## WHAT YOU WILL DO
a: In the Spark JIRA comment below, rewrite the passage between "Looking at this." and "a quick operation.", inclusive, changing "constructor" to "initializer".
b: Using the Spark JIRA comment below, answer each question on its own line:
(i) Which Spark issue is the comment posted on?
(ii) The permissions lookup happens in the constructor of which class?
(iii) Which Hadoop issue does the comment give for this long-standing behavior?
c: Write the next part of the Spark JIRA comment below, picking up after its final sentence.

## SELECTED EXCERPT
You are viewing a plain text version of this content. The canonical link for it is here.
Posted to issues@spark.apache.org by "Steve Loughran (JIRA)" <ji...@apache.org> on 2017/06/27 20:33:00 UTC

[jira] [Commented] (SPARK-21137) Spark reads many small files slowly

    [ https://issues.apache.org/jira/browse/SPARK-21137?page=com.atlassian.jira.plugin.system.issuetabpanels:comment-tabpanel&focusedCommentId=16065423#comment-16065423 ] 

Steve Loughran commented on SPARK-21137:
----------------------------------------

Looking at this.

something is trying to get the permissions for every file, which is being dealt with by an exec & all the overheads of that. Looking at the code, it's in the constructor of {{LocatedFileStatus}}, which is building it from another {{FileStatus}}. Which normally is just a simple copy of a field (fast, efficient). Looks like on RawLocalFileSystem, it actually triggers an on demand execution. Been around for a long time (HADOOP-2288), surfacing here because you're working with the local FS. For all other filesystems it's a quick operation.

## PROVIDED RECORDS
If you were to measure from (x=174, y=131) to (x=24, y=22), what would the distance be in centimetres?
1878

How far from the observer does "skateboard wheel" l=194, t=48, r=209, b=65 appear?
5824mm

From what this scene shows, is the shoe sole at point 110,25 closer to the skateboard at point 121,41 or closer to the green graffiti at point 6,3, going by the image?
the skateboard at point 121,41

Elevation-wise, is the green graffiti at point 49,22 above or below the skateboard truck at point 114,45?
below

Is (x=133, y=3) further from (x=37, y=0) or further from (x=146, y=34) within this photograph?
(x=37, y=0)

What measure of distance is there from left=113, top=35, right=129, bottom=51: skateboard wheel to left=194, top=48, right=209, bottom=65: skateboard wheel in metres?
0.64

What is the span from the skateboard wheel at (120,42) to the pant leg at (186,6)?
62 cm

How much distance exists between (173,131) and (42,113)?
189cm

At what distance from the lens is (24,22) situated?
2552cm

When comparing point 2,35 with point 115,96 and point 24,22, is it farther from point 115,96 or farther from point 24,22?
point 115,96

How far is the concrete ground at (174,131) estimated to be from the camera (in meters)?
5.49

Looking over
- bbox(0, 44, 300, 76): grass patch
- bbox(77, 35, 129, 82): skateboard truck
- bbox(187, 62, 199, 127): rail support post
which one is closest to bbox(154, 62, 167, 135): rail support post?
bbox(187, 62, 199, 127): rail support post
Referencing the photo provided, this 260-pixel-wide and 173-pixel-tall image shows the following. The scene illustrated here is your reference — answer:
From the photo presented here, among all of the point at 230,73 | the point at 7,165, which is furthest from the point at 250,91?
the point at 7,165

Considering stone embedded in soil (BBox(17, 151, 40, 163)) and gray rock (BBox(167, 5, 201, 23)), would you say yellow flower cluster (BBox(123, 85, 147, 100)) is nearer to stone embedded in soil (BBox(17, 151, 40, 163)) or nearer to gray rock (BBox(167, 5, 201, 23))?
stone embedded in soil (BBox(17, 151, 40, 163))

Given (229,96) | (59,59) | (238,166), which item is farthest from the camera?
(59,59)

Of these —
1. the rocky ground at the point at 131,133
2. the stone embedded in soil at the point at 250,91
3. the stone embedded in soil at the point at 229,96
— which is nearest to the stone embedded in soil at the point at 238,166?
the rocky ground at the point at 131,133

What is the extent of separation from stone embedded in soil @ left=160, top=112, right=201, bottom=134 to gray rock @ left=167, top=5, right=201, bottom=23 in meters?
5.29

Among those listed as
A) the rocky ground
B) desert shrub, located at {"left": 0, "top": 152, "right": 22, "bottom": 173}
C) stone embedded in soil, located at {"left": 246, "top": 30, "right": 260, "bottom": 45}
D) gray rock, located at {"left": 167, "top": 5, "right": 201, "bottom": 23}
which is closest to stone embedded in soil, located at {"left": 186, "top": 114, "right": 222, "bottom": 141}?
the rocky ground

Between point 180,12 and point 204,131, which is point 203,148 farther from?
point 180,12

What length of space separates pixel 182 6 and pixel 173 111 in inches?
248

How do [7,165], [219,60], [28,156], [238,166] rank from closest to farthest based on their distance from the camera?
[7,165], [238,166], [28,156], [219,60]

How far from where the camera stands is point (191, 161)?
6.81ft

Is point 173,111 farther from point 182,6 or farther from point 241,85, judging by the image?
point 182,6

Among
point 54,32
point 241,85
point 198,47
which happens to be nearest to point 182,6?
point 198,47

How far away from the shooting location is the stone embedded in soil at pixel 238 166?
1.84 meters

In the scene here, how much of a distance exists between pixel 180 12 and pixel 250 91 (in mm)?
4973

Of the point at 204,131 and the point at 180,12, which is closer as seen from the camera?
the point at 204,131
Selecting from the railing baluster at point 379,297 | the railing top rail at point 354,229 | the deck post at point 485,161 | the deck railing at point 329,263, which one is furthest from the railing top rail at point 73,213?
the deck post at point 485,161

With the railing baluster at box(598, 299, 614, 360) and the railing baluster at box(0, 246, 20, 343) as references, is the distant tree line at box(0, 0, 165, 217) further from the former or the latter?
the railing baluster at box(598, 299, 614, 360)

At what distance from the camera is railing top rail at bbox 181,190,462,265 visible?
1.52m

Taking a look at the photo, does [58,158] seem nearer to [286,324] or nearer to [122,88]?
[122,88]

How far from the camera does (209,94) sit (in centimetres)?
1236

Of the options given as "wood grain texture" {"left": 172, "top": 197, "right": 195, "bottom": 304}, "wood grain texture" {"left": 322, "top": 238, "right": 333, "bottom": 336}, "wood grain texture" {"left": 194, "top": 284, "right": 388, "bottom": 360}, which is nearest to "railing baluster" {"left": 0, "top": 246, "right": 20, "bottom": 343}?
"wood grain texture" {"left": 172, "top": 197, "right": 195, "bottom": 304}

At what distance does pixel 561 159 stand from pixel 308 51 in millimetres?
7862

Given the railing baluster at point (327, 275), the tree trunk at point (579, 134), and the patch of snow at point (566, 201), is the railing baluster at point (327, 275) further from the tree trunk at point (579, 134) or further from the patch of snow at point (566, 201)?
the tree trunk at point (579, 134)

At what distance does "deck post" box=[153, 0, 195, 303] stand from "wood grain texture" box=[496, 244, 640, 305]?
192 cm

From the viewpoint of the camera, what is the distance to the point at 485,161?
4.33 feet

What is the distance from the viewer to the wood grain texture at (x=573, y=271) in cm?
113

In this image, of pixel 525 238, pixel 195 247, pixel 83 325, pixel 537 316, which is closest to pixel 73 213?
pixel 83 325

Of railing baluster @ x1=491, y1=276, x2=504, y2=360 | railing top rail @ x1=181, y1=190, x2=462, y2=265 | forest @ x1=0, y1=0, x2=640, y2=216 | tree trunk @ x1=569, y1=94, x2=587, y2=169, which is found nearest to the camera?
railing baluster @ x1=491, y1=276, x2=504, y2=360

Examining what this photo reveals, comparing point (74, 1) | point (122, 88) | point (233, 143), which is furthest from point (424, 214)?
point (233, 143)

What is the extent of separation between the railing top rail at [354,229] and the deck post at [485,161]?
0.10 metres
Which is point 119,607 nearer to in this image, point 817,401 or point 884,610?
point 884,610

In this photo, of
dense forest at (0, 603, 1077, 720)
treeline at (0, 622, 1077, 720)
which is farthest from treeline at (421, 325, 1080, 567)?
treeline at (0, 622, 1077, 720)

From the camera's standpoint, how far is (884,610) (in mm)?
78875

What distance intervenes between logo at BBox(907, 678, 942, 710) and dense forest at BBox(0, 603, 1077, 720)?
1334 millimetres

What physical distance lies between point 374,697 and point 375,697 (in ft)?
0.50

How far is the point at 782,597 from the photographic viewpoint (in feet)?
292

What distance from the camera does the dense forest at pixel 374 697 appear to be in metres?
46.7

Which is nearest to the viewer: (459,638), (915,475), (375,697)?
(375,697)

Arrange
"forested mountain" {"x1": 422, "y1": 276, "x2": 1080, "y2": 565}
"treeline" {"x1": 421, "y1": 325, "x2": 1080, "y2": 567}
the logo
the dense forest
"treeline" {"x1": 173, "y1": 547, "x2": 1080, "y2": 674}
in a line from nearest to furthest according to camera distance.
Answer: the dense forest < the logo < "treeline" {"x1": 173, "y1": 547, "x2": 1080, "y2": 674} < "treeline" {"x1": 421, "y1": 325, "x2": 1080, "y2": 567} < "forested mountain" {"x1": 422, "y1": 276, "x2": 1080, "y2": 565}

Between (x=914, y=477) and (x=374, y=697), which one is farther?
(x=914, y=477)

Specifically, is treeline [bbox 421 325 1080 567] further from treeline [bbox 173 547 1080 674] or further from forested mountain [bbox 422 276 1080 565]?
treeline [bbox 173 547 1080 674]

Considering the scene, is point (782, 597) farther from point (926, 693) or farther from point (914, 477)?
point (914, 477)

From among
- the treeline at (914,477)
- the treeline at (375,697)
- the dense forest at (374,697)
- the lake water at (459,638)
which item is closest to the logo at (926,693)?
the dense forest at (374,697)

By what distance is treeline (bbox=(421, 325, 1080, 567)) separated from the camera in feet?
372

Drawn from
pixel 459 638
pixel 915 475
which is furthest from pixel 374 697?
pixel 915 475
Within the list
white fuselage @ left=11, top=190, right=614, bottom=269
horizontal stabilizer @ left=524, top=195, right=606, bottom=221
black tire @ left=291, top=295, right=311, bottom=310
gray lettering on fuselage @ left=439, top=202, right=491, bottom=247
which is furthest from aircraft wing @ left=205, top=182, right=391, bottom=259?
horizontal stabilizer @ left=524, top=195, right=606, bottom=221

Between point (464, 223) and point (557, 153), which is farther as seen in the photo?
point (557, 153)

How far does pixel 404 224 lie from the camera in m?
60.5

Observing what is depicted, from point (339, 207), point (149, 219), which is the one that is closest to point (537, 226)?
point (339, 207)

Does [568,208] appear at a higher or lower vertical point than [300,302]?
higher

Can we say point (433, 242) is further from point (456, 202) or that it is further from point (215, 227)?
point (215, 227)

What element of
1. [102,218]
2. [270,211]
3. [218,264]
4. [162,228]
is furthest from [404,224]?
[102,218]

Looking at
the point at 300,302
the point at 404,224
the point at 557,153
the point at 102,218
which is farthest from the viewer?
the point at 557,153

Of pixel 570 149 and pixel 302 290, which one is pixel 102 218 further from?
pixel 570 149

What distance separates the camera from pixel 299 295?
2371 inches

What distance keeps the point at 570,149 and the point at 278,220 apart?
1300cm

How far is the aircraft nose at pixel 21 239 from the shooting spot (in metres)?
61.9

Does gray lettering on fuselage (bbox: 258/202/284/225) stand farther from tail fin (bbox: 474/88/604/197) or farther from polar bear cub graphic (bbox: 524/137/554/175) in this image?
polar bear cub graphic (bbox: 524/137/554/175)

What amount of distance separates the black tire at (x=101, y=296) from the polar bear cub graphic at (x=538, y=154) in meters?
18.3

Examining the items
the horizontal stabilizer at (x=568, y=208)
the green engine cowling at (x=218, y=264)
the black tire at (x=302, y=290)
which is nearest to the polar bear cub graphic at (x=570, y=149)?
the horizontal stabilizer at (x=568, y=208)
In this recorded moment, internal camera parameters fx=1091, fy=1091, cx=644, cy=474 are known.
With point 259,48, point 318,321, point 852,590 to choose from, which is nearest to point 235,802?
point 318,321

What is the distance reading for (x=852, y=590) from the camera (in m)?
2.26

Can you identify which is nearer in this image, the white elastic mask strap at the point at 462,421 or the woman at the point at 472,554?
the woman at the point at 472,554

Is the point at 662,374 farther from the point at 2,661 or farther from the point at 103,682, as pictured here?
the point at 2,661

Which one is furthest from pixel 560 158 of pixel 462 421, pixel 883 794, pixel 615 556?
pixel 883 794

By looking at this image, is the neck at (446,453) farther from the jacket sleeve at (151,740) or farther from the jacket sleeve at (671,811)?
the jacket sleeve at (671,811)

## SOLVED TASKS
a:
Looking at this.

something is trying to get the permissions for every file, which is being dealt with by an exec & all the overheads of that. Looking at the code, it's in the initializer of {{LocatedFileStatus}}, which is building it from another {{FileStatus}}. Which normally is just a simple copy of a field (fast, efficient). Looks like on RawLocalFileSystem, it actually triggers an on demand execution. Been around for a long time (HADOOP-2288), surfacing here because you're working with the local FS. For all other filesystems it's a quick operation.

b:
(i) SPARK-21137
(ii) LocatedFileStatus
(iii) HADOOP-2288

c:
I think this is an issue: I don't think anybody thought this would be a problem, as it's just viewed as a marshalling of a LocatedFileStatus, which is what you get back from {{FileSystem.listLocatedStatus}}. Normally that's the higher performing one, not just on object stores, but because it scales better, being able to incrementally send back data in batches, rather than needing to enumerate an entire directory of files (possibly in the millions) and then send them around as arrays of FileStatus.  Here, it's clearly not.

What to do? I think we could consider whether it'd be possible to add this to the hadoop native libs & so make a fast API call. There's also the option of "allowing us to completely disable permissions entirely". That one appeals to me more from a windows perspective, where you could get rid of the hadoop native lib and still have (most) things work there...but as its an incomplete "most" it's probably an optimistic goal.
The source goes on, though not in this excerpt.